Oltre 20 provvedimenti, alcuni di natura coercitiva, altri di perquisizioni domiciliare e personale, ad altrettanti cittadini residenti nelle provincie di Rimini, Ravenna, Treviso e nella Repubblica di San Marino. Erano questi i numeri dell’operazione denominata “Whitesnow”, condotta dall’Ispettore Reale Vincenzo della sezione di polizia giudiziaria presso il Tribunale di Rimini, l’operazione ha visto l’impiego di personale in forza ai Comandi della Polizia municipale di Rimini, Riccione e Bellaria-Igea Marina per lo svolgimento di tutte le attività di indagine necessarie.
L’operazione traeva spunto da un esposto presentato nel novembre 2017 da alcuni cittadini di Rimini a vari organi istituzionali dove veniva lamentato l’utilizzo eccessivo di fonti sonore da parte di un noto locale riminese sito nel Borgo Marina di Rimini.
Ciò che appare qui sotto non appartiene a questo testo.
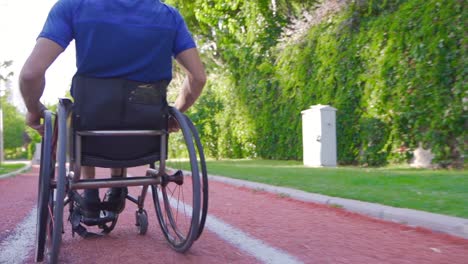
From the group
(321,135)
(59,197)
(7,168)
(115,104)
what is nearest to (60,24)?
(115,104)

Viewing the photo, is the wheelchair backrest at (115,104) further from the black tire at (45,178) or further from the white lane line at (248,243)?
the white lane line at (248,243)

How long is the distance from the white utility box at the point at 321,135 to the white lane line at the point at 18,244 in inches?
362

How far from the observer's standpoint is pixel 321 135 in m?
13.6

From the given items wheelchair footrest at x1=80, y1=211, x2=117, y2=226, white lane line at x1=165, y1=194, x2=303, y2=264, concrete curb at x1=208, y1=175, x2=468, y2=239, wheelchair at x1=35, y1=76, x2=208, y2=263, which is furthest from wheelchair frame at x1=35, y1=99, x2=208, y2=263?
concrete curb at x1=208, y1=175, x2=468, y2=239

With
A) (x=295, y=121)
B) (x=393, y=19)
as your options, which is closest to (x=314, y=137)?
(x=295, y=121)

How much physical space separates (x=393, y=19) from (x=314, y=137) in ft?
12.0

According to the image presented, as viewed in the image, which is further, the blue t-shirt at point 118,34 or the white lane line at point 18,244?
the white lane line at point 18,244

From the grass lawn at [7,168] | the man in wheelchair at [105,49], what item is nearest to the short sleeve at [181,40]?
the man in wheelchair at [105,49]

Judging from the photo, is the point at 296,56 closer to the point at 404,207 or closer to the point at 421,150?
the point at 421,150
Si tratta del Vichy Cristina, aperto dalla fine del novembre 2016. Gli inquirenti, dopo aver svolto un controllo di natura amministrativa all’interno del locale, ricevevano da fonti confidenziali informazioni relative ad episodi di spaccio di stupefacenti e prostituzione.
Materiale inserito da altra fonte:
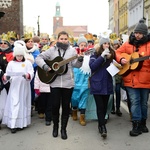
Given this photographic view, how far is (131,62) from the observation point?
603 centimetres

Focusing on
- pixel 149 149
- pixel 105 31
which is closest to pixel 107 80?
pixel 105 31

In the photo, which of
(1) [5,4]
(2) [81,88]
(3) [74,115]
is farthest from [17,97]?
(1) [5,4]

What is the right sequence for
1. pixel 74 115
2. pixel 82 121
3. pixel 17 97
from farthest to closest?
pixel 74 115 < pixel 82 121 < pixel 17 97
Tra gli accusati in concorso figurava anche il titolare del Vichy Cristina, il 33enne Matteo Curzi. Sono invece ancora indagate le due direttrici del ristorante di 49 e 31 anni, madre e figlia, che lavorano nel locale, chiuso poi dal Questore Improta per due mesi a partire dal 17 ottobre.
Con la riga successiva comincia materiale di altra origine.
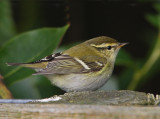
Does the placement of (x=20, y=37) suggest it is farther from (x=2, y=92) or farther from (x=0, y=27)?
(x=0, y=27)

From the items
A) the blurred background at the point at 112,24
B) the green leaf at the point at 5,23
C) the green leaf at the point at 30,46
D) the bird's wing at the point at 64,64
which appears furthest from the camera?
the green leaf at the point at 5,23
Come riportato dal quotidiano Rimini Today, Curzi è stato scagionato tanto che il pm ha richiesto la sua archiviazione che accolta dal Gip Vinicio Cantarini. “Che ne locale girasse cocaina – spiega il titolare – io l’ho scoperto dai giornali in quanto la gestione era stata affidata ad altri. Nonostante frequentassi il Vichycristina come cliente, non aveva mai visto degli strani movimenti. La mia società, infatti, si era affidata a una 49enne e a sua figlia 31enne che ricoprivano la figura di direttrici del ristorante. Quando abbiamo aperto, ero contento del lavoro che stavano svolgendo perchè la clientela che portavano era di fascia alta e, allo stesso tempo, nella zona di Borgo Marina non abbiamo mai avuto problemi legati alla sicurezza e alla criminalità. Solo qualche screzio, coi vicini di casa, infastiditi dal rumore ma nulla di più“.
“Nel secondo anno di attività – prosegue l’imprenditore – avevo iniziato a nutrire dubbi sulla serietà delle gestrici e questo è avvenuto prima che iniziasse l’inchiesta. Le perplessità erano dovute al fatto che, nonostante il locale fosse sempre pieno e ci fosse una lista d’attesa di almeno 3 settimane per un tavolo, a fine mese i conti non tornavano tanto che, ad aprile 2018 quando abbiamo chiuso, avevamo già intenzione di cambiare strategia in occasione della riapertura invernale che poi non c’è stata a causa dell’indagine e del provvedimento del Questore che ha applicato l’articolo 100 del Tulps per sospendere la licenza per 3 mesi“.